§ Data listing:
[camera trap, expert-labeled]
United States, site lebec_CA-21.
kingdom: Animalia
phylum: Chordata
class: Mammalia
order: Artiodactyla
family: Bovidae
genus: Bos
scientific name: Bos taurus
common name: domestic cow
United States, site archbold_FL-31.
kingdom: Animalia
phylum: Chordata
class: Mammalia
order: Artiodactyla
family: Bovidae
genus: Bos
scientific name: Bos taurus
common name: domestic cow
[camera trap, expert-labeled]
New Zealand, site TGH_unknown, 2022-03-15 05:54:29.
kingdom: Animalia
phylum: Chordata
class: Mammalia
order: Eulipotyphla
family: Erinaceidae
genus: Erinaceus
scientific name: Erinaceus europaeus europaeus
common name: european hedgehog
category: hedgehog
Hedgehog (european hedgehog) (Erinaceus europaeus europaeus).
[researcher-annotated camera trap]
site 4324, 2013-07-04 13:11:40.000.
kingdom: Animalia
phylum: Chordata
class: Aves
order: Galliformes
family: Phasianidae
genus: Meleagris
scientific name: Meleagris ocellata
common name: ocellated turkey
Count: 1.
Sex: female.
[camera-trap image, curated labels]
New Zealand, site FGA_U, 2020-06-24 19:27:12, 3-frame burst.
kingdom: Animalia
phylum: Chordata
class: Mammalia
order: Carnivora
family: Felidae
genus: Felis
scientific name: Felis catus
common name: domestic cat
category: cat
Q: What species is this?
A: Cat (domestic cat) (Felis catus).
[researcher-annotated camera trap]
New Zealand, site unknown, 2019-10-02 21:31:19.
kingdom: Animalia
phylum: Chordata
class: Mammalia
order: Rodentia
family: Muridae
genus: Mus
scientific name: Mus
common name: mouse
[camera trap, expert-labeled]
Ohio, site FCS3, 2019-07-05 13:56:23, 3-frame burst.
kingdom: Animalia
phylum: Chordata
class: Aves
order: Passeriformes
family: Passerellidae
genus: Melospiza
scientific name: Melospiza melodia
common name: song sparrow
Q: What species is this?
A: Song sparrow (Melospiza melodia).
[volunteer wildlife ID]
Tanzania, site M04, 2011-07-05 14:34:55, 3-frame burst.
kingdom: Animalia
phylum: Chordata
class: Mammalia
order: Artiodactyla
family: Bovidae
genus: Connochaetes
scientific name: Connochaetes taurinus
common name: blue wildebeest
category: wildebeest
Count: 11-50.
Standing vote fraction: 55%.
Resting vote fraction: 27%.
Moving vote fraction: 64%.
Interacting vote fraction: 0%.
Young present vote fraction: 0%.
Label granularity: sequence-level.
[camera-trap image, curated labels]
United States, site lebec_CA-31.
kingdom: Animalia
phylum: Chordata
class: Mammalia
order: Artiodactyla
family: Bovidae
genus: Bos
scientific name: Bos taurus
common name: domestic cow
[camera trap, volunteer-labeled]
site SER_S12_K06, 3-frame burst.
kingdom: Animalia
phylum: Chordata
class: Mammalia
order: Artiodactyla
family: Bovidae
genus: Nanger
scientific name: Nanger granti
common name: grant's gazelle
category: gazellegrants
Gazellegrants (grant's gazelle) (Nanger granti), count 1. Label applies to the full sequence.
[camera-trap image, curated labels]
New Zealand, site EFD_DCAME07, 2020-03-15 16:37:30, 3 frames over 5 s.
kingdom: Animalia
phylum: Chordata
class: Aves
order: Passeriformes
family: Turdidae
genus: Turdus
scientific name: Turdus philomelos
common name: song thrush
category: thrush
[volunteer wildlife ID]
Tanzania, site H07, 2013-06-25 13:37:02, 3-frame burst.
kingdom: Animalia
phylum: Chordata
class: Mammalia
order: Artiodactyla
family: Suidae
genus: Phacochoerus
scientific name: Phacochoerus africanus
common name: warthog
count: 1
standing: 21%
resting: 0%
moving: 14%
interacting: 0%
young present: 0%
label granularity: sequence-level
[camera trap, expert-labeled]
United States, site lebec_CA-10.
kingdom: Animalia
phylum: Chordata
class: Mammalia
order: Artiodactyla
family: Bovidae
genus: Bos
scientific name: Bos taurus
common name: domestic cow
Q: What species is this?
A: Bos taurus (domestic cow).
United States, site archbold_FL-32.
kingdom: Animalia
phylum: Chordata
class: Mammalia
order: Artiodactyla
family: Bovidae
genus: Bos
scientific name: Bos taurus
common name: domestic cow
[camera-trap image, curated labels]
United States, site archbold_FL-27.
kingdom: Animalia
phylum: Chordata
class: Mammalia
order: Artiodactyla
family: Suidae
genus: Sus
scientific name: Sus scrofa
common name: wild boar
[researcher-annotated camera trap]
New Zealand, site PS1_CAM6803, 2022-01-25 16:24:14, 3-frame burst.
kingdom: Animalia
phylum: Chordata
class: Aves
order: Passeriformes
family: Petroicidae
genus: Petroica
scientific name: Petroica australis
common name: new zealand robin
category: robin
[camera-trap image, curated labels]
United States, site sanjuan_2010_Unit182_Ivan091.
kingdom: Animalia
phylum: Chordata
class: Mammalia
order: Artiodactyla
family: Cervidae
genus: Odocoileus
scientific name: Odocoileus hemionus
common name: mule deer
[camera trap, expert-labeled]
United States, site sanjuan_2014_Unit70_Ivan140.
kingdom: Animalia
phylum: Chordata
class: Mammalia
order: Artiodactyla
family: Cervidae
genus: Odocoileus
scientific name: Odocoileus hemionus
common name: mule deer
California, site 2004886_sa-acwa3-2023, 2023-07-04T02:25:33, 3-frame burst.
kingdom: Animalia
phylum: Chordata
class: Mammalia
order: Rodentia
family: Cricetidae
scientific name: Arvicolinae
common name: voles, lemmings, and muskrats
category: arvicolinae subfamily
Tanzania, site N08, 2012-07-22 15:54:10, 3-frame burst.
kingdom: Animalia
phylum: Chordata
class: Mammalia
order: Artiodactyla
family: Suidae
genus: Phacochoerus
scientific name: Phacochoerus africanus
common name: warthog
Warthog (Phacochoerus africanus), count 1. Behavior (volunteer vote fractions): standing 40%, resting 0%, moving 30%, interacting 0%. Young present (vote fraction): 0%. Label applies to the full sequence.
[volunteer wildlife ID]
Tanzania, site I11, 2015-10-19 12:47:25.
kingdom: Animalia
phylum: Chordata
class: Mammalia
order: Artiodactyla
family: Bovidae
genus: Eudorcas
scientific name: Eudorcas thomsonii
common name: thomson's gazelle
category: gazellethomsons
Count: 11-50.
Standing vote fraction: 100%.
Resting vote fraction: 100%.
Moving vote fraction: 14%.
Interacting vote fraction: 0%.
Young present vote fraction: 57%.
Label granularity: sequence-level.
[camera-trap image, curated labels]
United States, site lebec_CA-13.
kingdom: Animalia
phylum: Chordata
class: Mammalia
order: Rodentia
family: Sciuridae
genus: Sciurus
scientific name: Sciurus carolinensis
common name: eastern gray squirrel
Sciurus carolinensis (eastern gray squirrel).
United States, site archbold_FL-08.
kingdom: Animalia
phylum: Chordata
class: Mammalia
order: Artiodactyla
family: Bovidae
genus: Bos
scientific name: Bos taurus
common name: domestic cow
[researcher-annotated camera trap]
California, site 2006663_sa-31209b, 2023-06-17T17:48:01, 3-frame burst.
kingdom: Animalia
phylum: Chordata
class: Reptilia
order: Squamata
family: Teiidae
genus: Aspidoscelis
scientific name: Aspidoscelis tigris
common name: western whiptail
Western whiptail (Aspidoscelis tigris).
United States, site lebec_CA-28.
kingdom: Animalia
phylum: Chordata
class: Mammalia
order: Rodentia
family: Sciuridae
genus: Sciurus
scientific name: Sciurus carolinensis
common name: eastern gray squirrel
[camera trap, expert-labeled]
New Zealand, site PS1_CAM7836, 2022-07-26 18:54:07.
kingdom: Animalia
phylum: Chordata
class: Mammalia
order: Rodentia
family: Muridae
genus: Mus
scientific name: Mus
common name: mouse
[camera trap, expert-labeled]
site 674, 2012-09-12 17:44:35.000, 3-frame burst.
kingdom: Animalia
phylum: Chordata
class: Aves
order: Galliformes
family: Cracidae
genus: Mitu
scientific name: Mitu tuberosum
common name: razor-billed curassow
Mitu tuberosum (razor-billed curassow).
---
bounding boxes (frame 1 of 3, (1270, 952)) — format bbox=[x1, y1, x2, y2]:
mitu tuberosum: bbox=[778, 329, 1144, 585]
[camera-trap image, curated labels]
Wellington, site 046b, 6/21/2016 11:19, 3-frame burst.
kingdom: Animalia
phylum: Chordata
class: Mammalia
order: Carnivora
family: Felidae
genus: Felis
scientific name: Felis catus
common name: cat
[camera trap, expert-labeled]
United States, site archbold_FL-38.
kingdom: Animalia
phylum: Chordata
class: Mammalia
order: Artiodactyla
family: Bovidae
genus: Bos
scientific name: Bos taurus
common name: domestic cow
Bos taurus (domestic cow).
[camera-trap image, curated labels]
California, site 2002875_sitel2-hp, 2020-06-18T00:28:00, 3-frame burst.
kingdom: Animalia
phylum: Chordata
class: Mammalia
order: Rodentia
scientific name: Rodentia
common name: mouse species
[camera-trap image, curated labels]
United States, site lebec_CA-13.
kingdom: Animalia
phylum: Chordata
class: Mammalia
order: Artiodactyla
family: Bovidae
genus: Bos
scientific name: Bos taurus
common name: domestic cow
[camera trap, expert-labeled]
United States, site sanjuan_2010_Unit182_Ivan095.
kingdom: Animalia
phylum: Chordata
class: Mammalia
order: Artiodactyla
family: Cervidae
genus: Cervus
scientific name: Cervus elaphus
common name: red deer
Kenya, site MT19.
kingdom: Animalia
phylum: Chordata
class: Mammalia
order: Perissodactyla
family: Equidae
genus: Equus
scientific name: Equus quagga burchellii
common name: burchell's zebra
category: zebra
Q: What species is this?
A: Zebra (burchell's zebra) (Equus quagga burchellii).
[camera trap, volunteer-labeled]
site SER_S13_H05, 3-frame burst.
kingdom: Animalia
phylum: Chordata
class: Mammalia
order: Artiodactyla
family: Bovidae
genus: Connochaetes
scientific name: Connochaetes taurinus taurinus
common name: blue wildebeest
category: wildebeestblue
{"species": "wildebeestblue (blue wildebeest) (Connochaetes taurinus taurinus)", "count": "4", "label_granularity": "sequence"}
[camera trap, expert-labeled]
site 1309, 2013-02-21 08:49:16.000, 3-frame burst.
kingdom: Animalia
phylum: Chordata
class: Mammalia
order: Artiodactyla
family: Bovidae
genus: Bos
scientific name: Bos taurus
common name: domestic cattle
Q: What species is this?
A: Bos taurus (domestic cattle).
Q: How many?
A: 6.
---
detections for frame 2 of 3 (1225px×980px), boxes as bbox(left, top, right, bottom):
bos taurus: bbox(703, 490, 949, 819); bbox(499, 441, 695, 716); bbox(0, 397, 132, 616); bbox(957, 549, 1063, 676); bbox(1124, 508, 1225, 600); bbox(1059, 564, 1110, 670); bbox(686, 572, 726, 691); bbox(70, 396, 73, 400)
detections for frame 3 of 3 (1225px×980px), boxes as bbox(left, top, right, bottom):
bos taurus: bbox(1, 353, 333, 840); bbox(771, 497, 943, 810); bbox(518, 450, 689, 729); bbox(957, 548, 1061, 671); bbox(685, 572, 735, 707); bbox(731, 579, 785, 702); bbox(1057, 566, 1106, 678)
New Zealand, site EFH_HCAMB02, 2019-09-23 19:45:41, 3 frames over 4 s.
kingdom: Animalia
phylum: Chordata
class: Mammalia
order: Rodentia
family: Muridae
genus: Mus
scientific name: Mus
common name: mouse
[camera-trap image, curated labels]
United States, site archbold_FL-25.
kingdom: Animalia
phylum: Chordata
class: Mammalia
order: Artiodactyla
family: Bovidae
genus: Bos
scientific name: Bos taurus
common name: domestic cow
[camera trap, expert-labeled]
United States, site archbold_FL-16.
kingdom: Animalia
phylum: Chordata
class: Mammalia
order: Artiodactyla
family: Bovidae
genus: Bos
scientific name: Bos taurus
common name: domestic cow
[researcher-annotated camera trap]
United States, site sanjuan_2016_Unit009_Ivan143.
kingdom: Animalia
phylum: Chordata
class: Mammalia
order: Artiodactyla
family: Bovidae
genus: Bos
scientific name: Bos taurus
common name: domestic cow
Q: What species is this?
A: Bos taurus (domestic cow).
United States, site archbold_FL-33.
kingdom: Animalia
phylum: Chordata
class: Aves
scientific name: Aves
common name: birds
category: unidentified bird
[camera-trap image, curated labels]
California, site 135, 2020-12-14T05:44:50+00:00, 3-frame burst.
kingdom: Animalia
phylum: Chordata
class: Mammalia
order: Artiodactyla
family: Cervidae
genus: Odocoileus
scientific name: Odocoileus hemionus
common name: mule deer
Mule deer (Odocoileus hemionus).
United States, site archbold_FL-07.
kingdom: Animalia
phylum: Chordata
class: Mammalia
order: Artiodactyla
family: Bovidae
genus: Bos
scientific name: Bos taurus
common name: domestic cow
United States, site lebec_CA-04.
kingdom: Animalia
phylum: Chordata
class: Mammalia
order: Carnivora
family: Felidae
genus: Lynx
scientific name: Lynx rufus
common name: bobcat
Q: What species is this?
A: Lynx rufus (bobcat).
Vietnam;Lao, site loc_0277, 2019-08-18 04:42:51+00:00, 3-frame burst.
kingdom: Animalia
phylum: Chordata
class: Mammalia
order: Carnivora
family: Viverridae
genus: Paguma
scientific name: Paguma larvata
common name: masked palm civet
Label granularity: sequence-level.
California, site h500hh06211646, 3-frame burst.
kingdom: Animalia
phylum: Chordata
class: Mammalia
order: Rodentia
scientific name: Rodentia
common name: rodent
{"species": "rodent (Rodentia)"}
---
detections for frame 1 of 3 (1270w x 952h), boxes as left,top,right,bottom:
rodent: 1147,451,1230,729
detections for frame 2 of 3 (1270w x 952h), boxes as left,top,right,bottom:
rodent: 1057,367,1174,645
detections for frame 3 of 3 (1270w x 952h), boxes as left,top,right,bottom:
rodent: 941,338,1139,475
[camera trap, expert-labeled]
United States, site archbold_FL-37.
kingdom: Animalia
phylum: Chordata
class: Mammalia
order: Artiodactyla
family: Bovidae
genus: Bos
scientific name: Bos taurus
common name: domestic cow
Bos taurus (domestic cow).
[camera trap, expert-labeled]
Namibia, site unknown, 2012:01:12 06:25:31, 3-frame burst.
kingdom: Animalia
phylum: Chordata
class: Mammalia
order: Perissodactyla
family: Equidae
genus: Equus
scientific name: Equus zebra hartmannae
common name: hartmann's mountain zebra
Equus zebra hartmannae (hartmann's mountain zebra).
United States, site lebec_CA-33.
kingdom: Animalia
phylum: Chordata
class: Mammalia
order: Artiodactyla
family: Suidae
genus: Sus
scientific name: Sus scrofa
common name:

§ Work instruction:
Please find every line in the records that contains the word "frames", and copy it out.

§ Response to the exercise:
New Zealand, site EFD_DCAME07, 2020-03-15 16:37:30, 3 frames over 5 s.
New Zealand, site EFH_HCAMB02, 2019-09-23 19:45:41, 3 frames over 4 s.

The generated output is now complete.